» ABOUT THIS EXERCISE
Word for word, restate the lines of the listing below from the line with "Paul Richards, Study for Gorilla Head, 2010" through the line with "gebraucht Audi A6", and do not include the pictures.

» MATERIAL PROVIDED
....

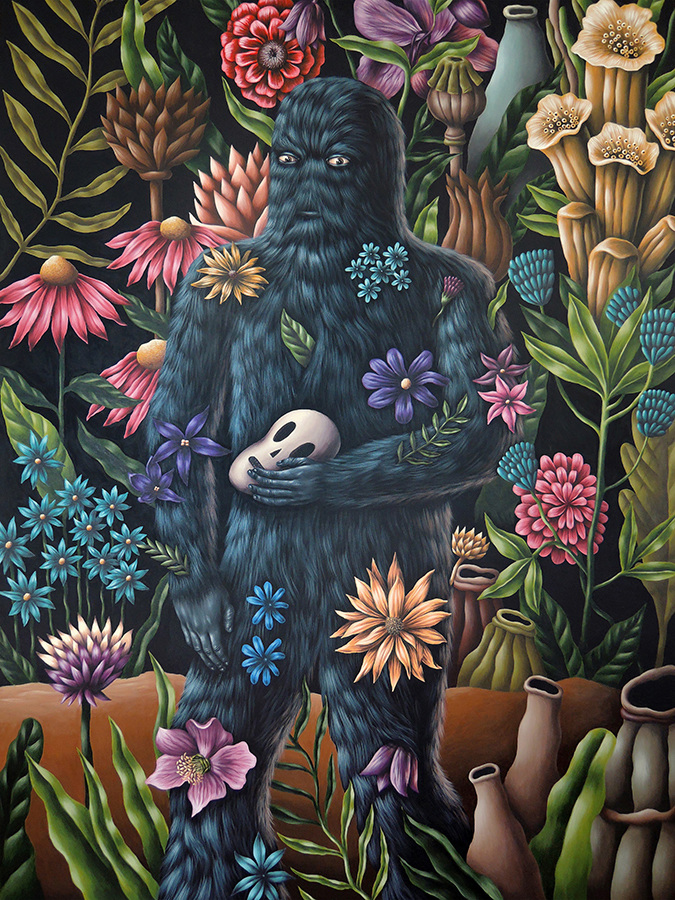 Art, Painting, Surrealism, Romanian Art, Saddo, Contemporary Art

....

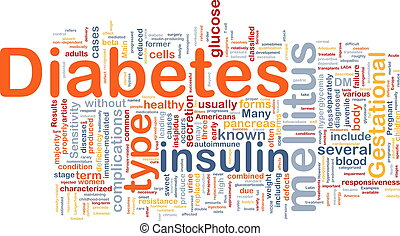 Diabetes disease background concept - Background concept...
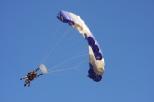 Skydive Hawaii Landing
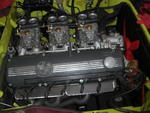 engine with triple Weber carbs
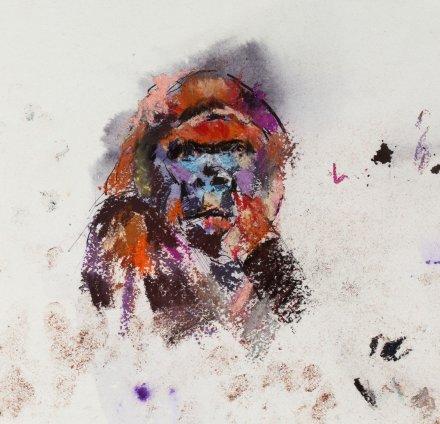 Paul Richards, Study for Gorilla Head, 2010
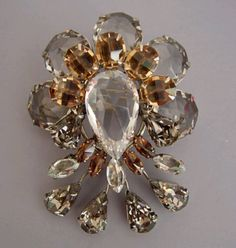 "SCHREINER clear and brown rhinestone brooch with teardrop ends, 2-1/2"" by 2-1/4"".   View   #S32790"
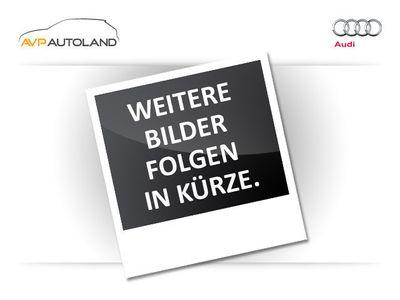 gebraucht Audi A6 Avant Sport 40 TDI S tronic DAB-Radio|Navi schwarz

....

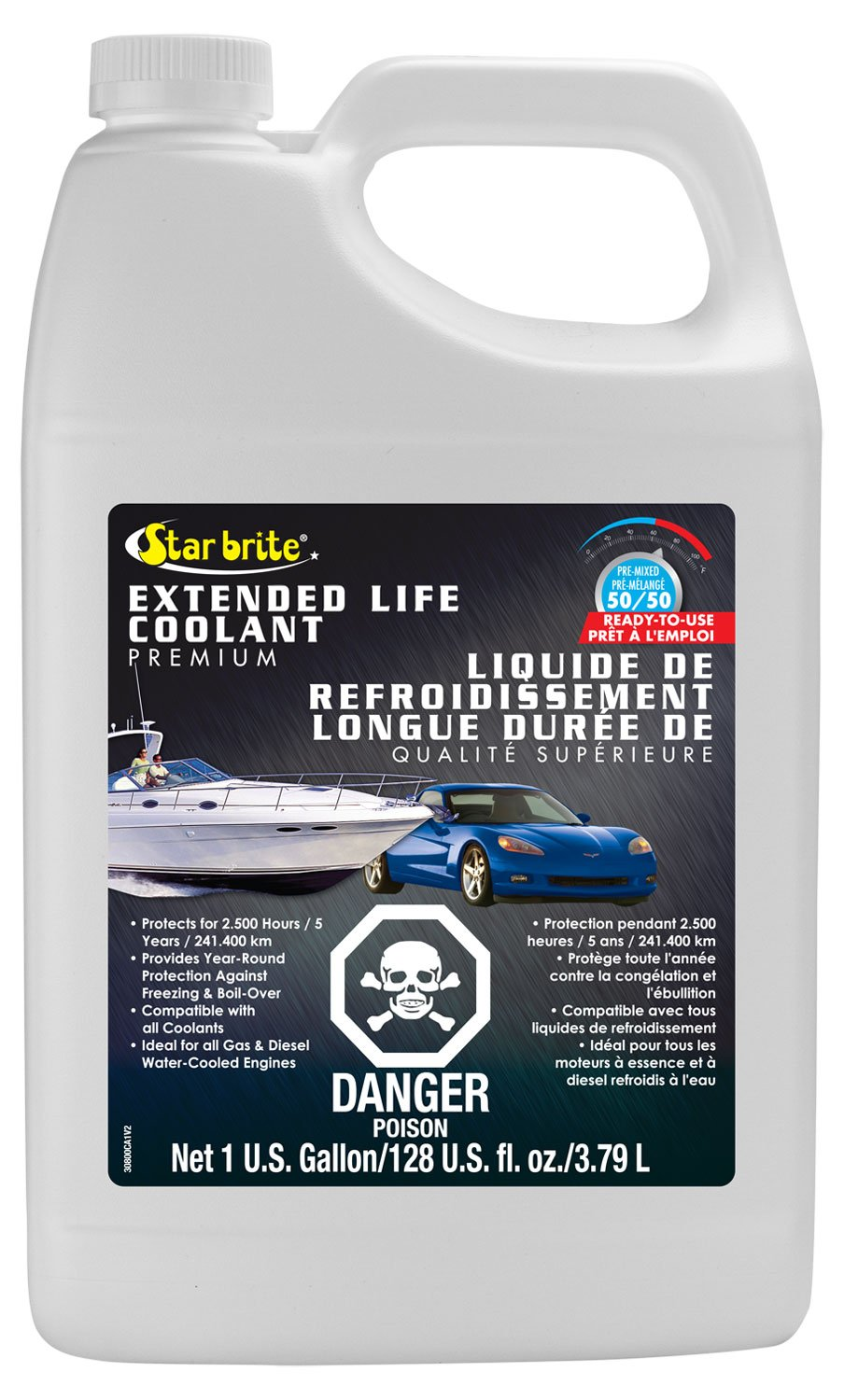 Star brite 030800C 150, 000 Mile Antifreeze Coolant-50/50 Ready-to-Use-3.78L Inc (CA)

....

» TASK SOLUTION
 Paul Richards, Study for Gorilla Head, 2010
 "SCHREINER clear and brown rhinestone brooch with teardrop ends, 2-1/2"" by 2-1/4"".   View   #S32790"
 gebraucht Audi A6 Avant Sport 40 TDI S tronic DAB-Radio|Navi schwarz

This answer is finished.